● Document passage:
# GTC 2018 Numba Tutorial Notebook 7: GPU DataFrames

## What is a DataFrame?

So far, we've been using Numba to operate on objects that behave like NumPy arrays: n-dimensional where every element has the same type.  (Note: The element type can be a struct.)  For many applications, like waveforms, images, lists of numbers, etc, it is very natural to create n-dimensional arrays.

However, another data model is also very common in data science.  The DataFrame is a 2-dimensional table, where each row represents a record and each column can have a different data type:

| time | sensor_id | temp | humidity | flags |
|------|-----------|------|----------|-------|
| 1    | A         | 28   | 50       | 0     |
| 4    | B         | 25   | 51       | 0     |
| 8    | A         | 27   | 49       | 1     |

The DataFrame is very similar to the data returned by relational databases.  DataFrames are stored such that all the data in each column is contiguous in memory, which allows for much faster columnar processing.

In Python, the standard library for working with DataFrames on the CPU is Pandas.  Last year, as part of the [GPU Open Analytics Initiative](http://gpuopenanalytics.com/), the Numba developers began implementing a GPU DataFrame library, called `PyGDF`, inspired by the Pandas API and based on the [Apache Arrow](https://arrow.apache.org/) project.

In this notebook, we'll introduce the capabilities of PyGDF, and show how your knowledge of CUDA Python will allow you to implement some powerful data transformations that run directly on the GPU.

**WARNING**: PyGDF is still very new and experimental.  It is continually being improved and optimized, so if you encounter issues, let us know at: https://github.com/gpuopenanalytics/pygdf

## Loading Data

Currently, loading and parsing data from disk still has to take place on the CPU.  Let's load a CSV file of sensor data with Pandas:

In [2]:
import numpy as np
import pandas as pd

df = pd.read_csv('sensor.csv', dtype=dict(flags=int))
df.dtypes

time         float64
sensor_id     object
temp         float64
humidity     float64
flags          int64
dtype: object

In [3]:
df.head()

Unnamed: 0,time,sensor_id,temp,humidity,flags
0,0.0,B,22.498096,0.465723,0
1,0.001,C,21.693834,0.475885,0
2,0.002,B,21.130495,0.483004,0
3,0.003,B,20.719901,0.488192,0
4,0.004,C,20.484617,0.491165,0


The format of this (not real) data is:

  * time - Time since start of recording (s)

● Exercise A:
Answer these questions about the GPU DataFrames notebook:
(i) What is the standard library for working with DataFrames on the CPU in Python?
(ii) Which project is PyGDF based on?
(iii) Where does loading and parsing data from disk still have to take place?
● Exercise B:
In the GPU DataFrames notebook, rewrite the part that opens with the words containing "# GTC 2018 Numba" and closes with "create n-dimensional arrays.", and swap every "Numba" for "PyCUDA".
● Exercise C:
Pick up the GPU DataFrames notebook from the point where it stops, and keep writing.

● Data excerpts:
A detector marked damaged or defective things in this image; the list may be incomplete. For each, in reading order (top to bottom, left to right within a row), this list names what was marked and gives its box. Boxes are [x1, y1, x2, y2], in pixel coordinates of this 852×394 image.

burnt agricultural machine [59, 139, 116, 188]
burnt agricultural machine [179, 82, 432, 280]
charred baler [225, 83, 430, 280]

* * *

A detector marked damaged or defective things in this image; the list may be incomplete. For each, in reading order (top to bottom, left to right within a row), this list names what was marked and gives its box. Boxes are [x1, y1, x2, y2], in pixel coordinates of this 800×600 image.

● Task output A:
(i) Pandas
(ii) Apache Arrow
(iii) On the CPU

● Task output B:
# GTC 2018 PyCUDA Tutorial Notebook 7: GPU DataFrames

## What is a DataFrame?

So far, we've been using PyCUDA to operate on objects that behave like NumPy arrays: n-dimensional where every element has the same type.  (Note: The element type can be a struct.)  For many applications, like waveforms, images, lists of numbers, etc, it is very natural to create n-dimensional arrays.

● Task output C:
  * sensor_id - Name of temperature/humidity sensor
  * temp - Temperature (C)
  * humidity - Relative humidity (0-1)
  * flags - flag is set to 1 if motion sensor records activity, 0 otherwise
  
To load this data onto the GPU, we need to recode the `sensor_id` column, which is currently a string.  PyGDF does not support strings on the GPU, but fortunately we can rewrite this column as a categorical.  Categorical columns map each unique value to an integer for faster processing:

In [4]:
df['sensor_id'] = df['sensor_id'].astype('category')
df['sensor_id'].dtype

CategoricalDtype(categories=['A', 'B', 'C'], ordered=False)

Now let's load this data onto the GPU:

In [5]:
import pygdf

gdf = pygdf.DataFrame.from_pandas(df)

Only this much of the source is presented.